Yes, Grace was scared. She pivoted toward the kitchen, where they always kept one of the cordless handsets plugged in.

“It’s not blood, you wimp,” Hope called after her, laughing.

Grace stopped, spun back around. “What?”

“I coughed up my tomato soup.” Hope tossed her head and laughed.

“Why is that funny?”

“The look on your face.”

Grace’s panic morphed into something else. She imagined herself a pissed-off bull with a pike in her back, huffing out fire-hot breath. This was why she could never feel sorry for her sister. Grace spent the next fifteen minutes washing the reddish goo off Hope’s face and neck and helping her change into a clean nightshirt.

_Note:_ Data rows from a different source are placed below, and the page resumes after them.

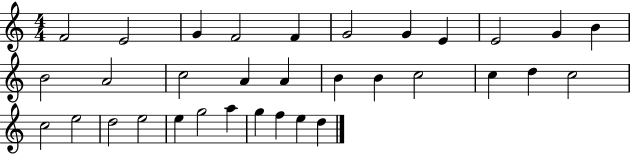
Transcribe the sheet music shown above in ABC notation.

X:1
T:Untitled
M:4/4
L:1/4
K:C
F2 E2 G F2 F G2 G E E2 G B B2 A2 c2 A A B B c2 c d c2 c2 e2 d2 e2 e g2 a g f e d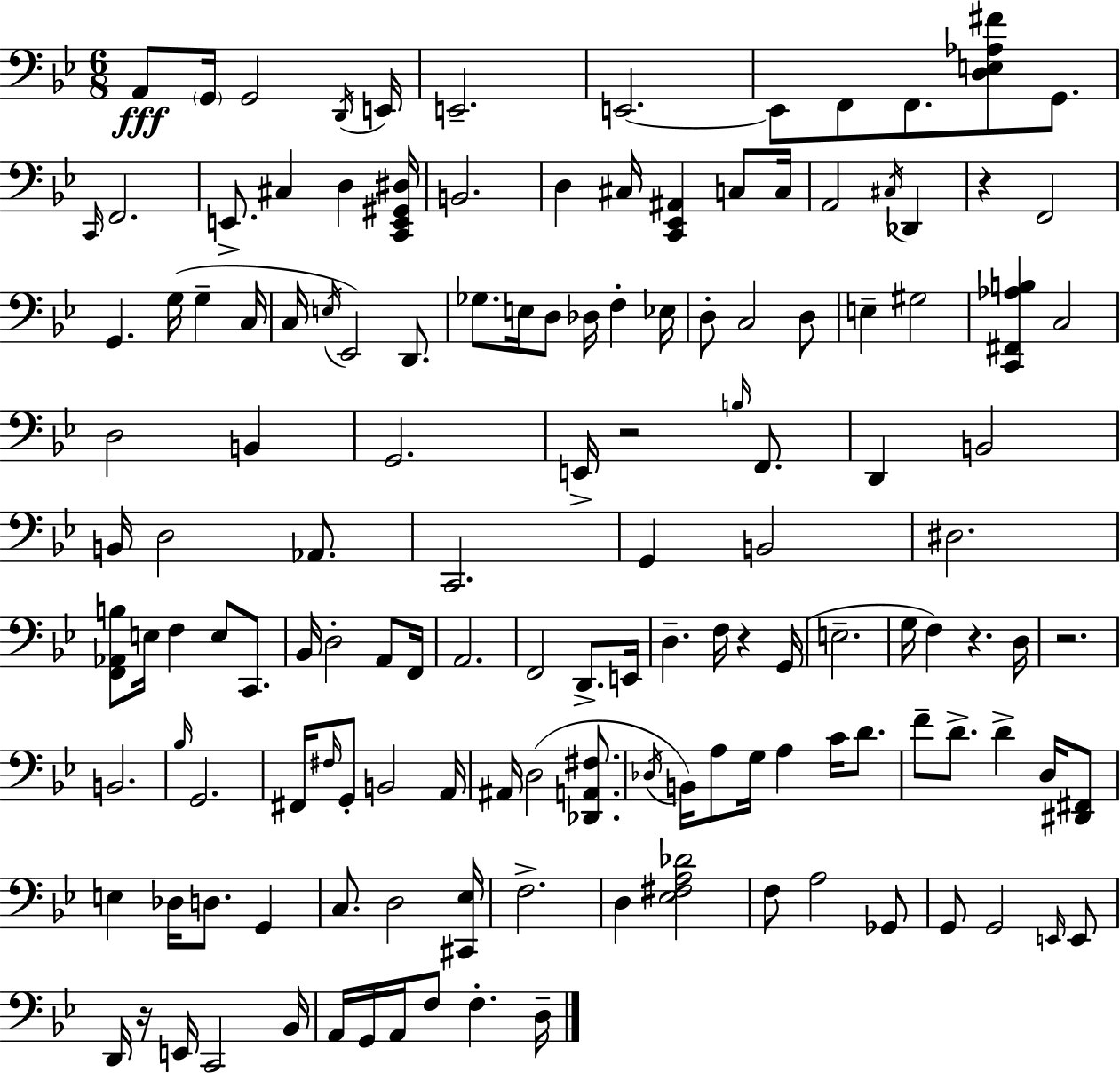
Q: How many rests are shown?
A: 6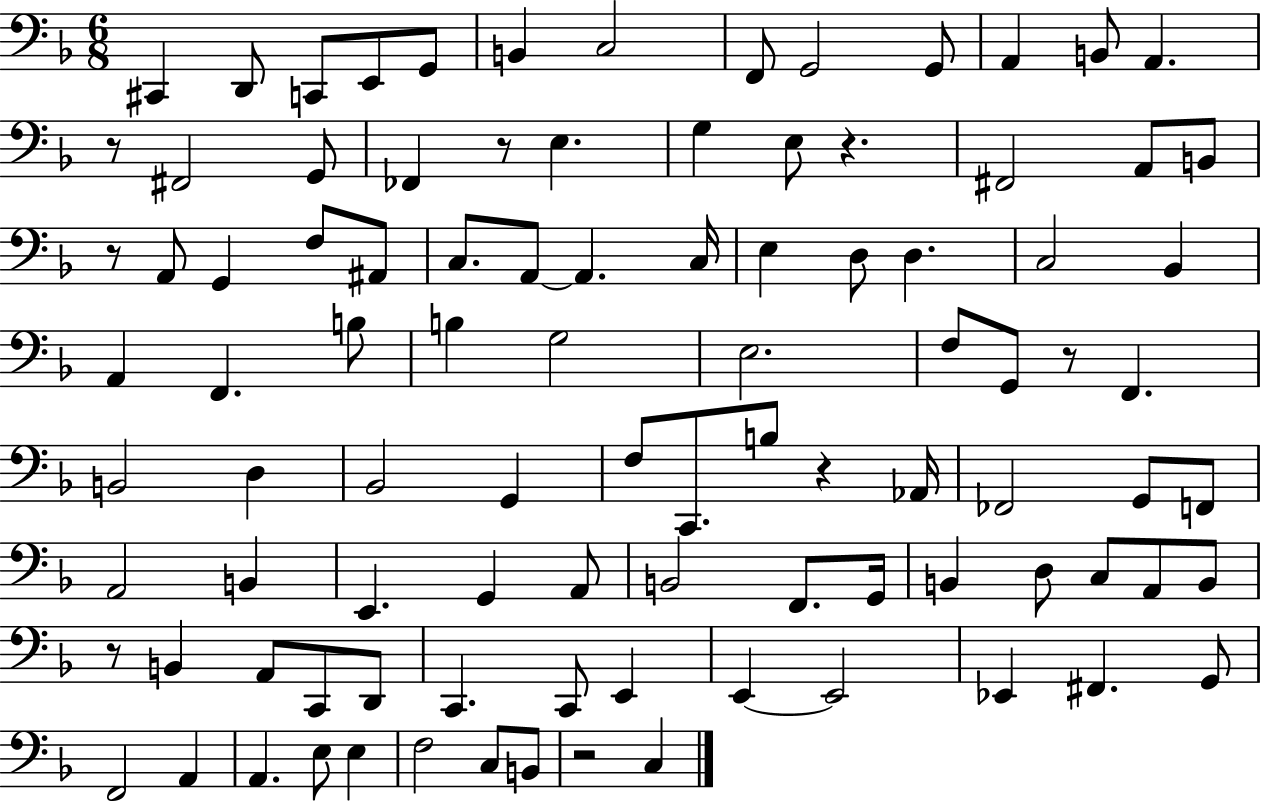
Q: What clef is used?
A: bass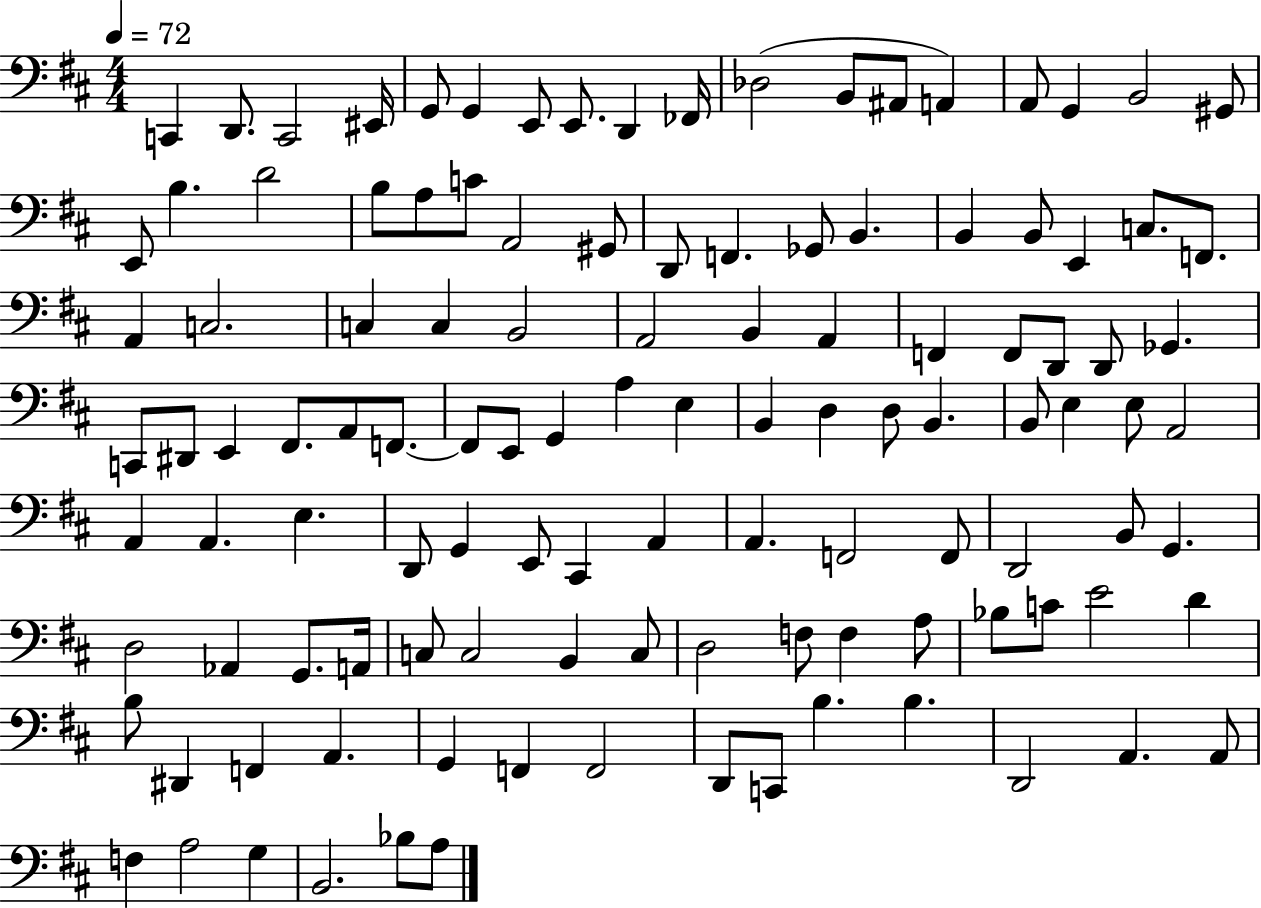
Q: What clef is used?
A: bass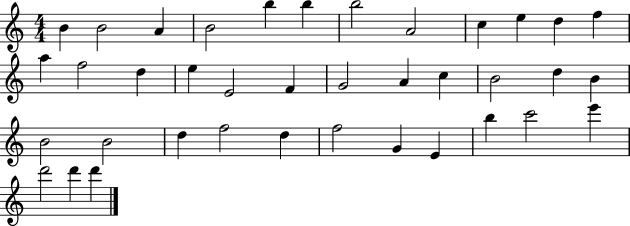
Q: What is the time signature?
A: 4/4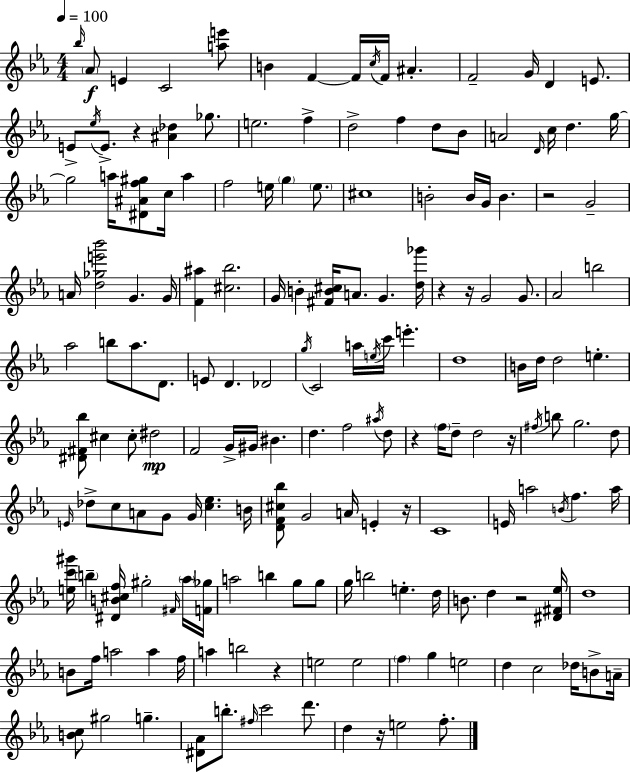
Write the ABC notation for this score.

X:1
T:Untitled
M:4/4
L:1/4
K:Cm
_b/4 _A/2 E C2 [ae']/2 B F F/4 c/4 F/4 ^A F2 G/4 D E/2 E/2 _e/4 E/2 z [^A_d] _g/2 e2 f d2 f d/2 _B/2 A2 D/4 c/4 d g/4 g2 a/4 [^D^Af^g]/2 c/4 a f2 e/4 g e/2 ^c4 B2 B/4 G/4 B z2 G2 A/4 [d_ge'_b']2 G G/4 [F^a] [^c_b]2 G/4 B [^FB^c]/4 A/2 G [d_g']/4 z z/4 G2 G/2 _A2 b2 _a2 b/2 _a/2 D/2 E/2 D _D2 g/4 C2 a/4 e/4 c'/4 e' d4 B/4 d/4 d2 e [^D^F_b]/2 ^c ^c/2 ^d2 F2 G/4 ^G/4 ^B d f2 ^a/4 d/2 z f/4 d/2 d2 z/4 ^f/4 b/2 g2 d/2 E/4 _d/2 c/2 A/2 G/2 G/4 [c_e] B/4 [DF^c_b]/2 G2 A/4 E z/4 C4 E/4 a2 B/4 f a/4 [ec'^g']/4 b [^DB^cf]/4 ^g2 ^F/4 _a/4 [F_g]/4 a2 b g/2 g/2 g/4 b2 e d/4 B/2 d z2 [^D^F_e]/4 d4 B/2 f/4 a2 a f/4 a b2 z e2 e2 f g e2 d c2 _d/4 B/2 A/4 [Bc]/2 ^g2 g [^D_A]/2 b/2 ^f/4 c'2 d'/2 d z/4 e2 f/2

“You’re a fucking diva bitch,” Grace mumbled.

“It’s good practice.”

“For what?”

“For when I’m a famous designer.”

“You don’t have to act like a bitch,” Grace said.

“No. But if my assistants are too impatient for my words, at least they’ll get my tone.”

On another day Grace might have burst out laughing at her sister’s moxie. But it was an exceptionally trying night, and Grace was tired. After covering Hope with a spare blanket, Grace took the soiled one into the cellar and stuffed it in the washer. The basement was the worst part of the house—darker, colder, diseased with shadows—and as soon as the load was underway, she fled upstairs to watch her show.



“Grace!”

Grace sat cuddled in the ever more ragged mommy-cat chair, leaning toward the glow of the remaining lamp—a twin to the painted-lava blob in Hope’s room. She studiously watched the television and ignored her sister.

“Grace!”

Just in case Mommy asked when she got home, Grace kept her schoolbooks half on the wobbly end table beside her, half on her lap and did a couple of minutes of homework during the commercials.

“Grace!”

It wasn’t like she didn’t know what Hope wanted. Having decided to let her sister be the angry one, Grace hiked up the volume with the remote, trying to blot her out.